Sanctions waste neither blood nor treasure — or, at least, usually not American blood or treasure, which is what's important to American politicians. And they are simple to implement.
"You can spend one night drafting sanctions and then implement them very quickly afterwards," says Demarais, noting she has personal experience with this, from her time working with the Treasury of France. "And they appear to be cheap because they are implemented in practice by the private sector. There's no sanctions police. So it is a form of externalization of U.S. foreign policy."

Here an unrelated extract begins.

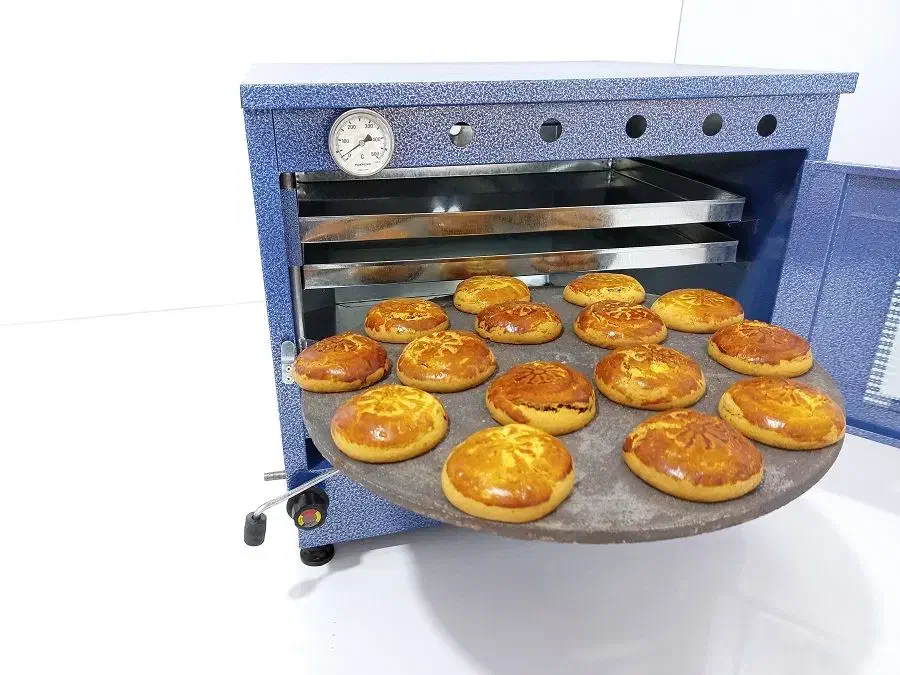 تنور باقلوا پز|اجاق گاز و لوازم برقی پخت‌وپز|آباده, |دیوار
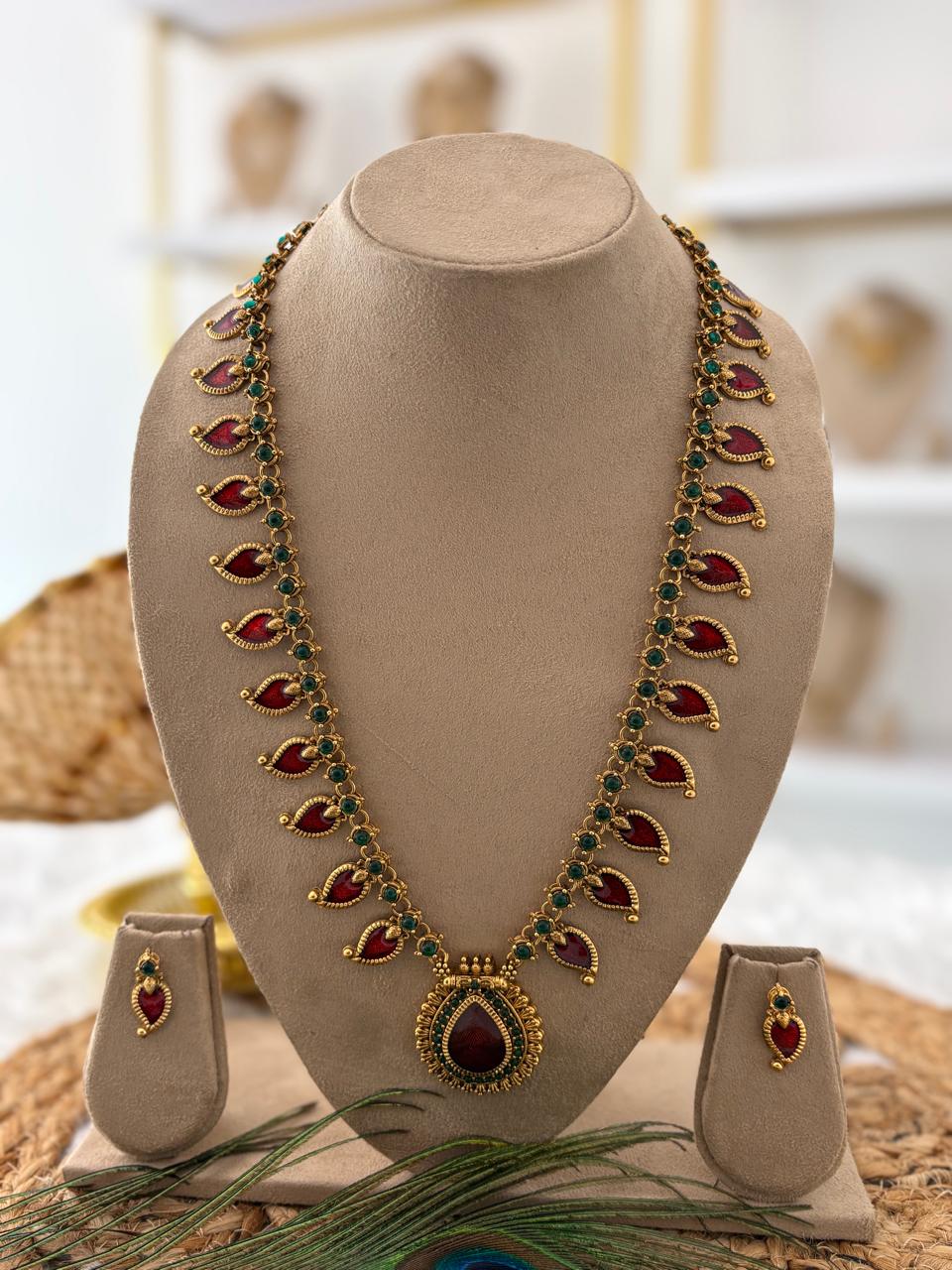 PALAKKA MALA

www.npr.org/sections/money/2023/04/11/1169072190/why-sanctions-dont-work-but-could-if-done-right
|
|
Steve
Hero Protagonist
Posts: 3,365
|
Post by Steve on Aug 25, 2024 11:11:09 GMT
Interesting read thanks
|
|
|
Post by Zany on Aug 25, 2024 12:23:32 GMT
Didnt I also read the Indians had been buying Russian oil and gas for quite a while now , and even selling it to the europeans? Do sanctions ever work? My understanding is the reason India is buying more is that the price has fallen because China is buying less. Apparently the profit on converting it to fuel is not very good at the moment.